§ **Votre objectif**
Recopiez les données ci-dessous en substituant « cup of water » à chaque occurrence de « glass of water », sans rien modifier d'autre.

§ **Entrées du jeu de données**

_ _ _ _ _ _ _

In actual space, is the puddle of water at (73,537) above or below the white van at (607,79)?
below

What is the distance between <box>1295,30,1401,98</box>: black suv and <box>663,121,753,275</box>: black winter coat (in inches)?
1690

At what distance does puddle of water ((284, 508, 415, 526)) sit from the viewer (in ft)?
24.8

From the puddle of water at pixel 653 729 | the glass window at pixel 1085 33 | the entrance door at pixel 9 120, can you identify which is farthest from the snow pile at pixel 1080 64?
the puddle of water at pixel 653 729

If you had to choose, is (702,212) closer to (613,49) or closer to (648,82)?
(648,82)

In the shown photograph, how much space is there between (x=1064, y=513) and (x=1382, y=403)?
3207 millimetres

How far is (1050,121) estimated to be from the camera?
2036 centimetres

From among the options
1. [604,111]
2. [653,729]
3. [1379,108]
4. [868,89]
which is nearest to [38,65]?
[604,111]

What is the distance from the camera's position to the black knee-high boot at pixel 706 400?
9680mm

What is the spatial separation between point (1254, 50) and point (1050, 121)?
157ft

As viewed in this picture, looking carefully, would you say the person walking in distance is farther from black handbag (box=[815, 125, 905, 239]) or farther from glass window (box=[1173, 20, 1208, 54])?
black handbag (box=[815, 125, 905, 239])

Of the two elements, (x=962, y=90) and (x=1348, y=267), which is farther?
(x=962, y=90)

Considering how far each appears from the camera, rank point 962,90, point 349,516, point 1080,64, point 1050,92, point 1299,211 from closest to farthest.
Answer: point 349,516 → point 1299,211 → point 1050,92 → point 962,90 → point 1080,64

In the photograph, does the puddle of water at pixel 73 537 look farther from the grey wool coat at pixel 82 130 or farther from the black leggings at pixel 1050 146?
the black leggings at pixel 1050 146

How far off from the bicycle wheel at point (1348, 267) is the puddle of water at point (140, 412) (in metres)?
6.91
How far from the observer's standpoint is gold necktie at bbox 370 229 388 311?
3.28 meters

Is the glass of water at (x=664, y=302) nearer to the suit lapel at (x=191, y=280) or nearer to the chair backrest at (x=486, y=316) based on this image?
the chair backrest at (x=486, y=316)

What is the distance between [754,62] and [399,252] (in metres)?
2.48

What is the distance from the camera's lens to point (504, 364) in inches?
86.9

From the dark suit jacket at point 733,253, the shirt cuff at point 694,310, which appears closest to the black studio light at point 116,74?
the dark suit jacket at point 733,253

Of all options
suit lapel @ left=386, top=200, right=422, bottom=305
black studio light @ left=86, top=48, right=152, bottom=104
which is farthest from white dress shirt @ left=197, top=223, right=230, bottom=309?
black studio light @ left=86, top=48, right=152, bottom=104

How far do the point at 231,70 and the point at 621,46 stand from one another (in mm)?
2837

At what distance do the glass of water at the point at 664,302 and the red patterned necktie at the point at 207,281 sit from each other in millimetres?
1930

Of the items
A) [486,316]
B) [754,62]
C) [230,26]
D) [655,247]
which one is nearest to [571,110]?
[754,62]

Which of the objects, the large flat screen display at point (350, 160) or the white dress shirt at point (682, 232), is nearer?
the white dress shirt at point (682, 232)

_ _ _ _ _ _ _

§ **Réponse**
In actual space, is the puddle of water at (73,537) above or below the white van at (607,79)?
below

What is the distance between <box>1295,30,1401,98</box>: black suv and <box>663,121,753,275</box>: black winter coat (in inches)?
1690

At what distance does puddle of water ((284, 508, 415, 526)) sit from the viewer (in ft)?
24.8

From the puddle of water at pixel 653 729 | the glass window at pixel 1085 33 | the entrance door at pixel 9 120, can you identify which is farthest from the snow pile at pixel 1080 64?
the puddle of water at pixel 653 729

If you had to choose, is (702,212) closer to (613,49) or closer to (648,82)?
(648,82)

In the shown photograph, how much space is there between (x=1064, y=513) and (x=1382, y=403)?
3207 millimetres

How far is (1050,121) estimated to be from the camera?
2036 centimetres

From among the options
1. [604,111]
2. [653,729]
3. [1379,108]
4. [868,89]
which is nearest to [38,65]?
[604,111]

What is the distance from the camera's position to the black knee-high boot at pixel 706 400?
9680mm

What is the spatial separation between point (1254, 50) and point (1050, 121)?
157ft

As viewed in this picture, looking carefully, would you say the person walking in distance is farther from black handbag (box=[815, 125, 905, 239]) or farther from glass window (box=[1173, 20, 1208, 54])?
black handbag (box=[815, 125, 905, 239])

Of the two elements, (x=962, y=90) and (x=1348, y=267), which is farther?
(x=962, y=90)

Considering how far each appears from the camera, rank point 962,90, point 349,516, point 1080,64, point 1050,92, point 1299,211 from closest to farthest.
Answer: point 349,516 → point 1299,211 → point 1050,92 → point 962,90 → point 1080,64

In the photograph, does the puddle of water at pixel 73 537 look farther from the grey wool coat at pixel 82 130 or farther from the black leggings at pixel 1050 146?
the black leggings at pixel 1050 146

How far off from the bicycle wheel at point (1348, 267) is the puddle of water at point (140, 412) (in metres)?
6.91
How far from the observer's standpoint is gold necktie at bbox 370 229 388 311?
3.28 meters

Is the cup of water at (x=664, y=302) nearer to the suit lapel at (x=191, y=280) or nearer to the chair backrest at (x=486, y=316) based on this image?
the chair backrest at (x=486, y=316)

What is the distance between [754,62] and [399,252] (in metres)?
2.48

What is the distance from the camera's lens to point (504, 364) in inches?
86.9

From the dark suit jacket at point 733,253, the shirt cuff at point 694,310, which appears closest to the black studio light at point 116,74?
the dark suit jacket at point 733,253

Of all options
suit lapel @ left=386, top=200, right=422, bottom=305
black studio light @ left=86, top=48, right=152, bottom=104
which is farthest from white dress shirt @ left=197, top=223, right=230, bottom=309?
black studio light @ left=86, top=48, right=152, bottom=104

How far do the point at 231,70 and the point at 621,46 stand from one another (in mm)?
2837

At what distance do the cup of water at the point at 664,302 and the red patterned necktie at the point at 207,281 sit from each other in millimetres?
1930

Of the items
A) [486,316]
B) [754,62]
C) [230,26]
D) [655,247]
which one is nearest to [571,110]?
[754,62]

Which of the objects, the large flat screen display at point (350, 160) or the white dress shirt at point (682, 232), is nearer?
the white dress shirt at point (682, 232)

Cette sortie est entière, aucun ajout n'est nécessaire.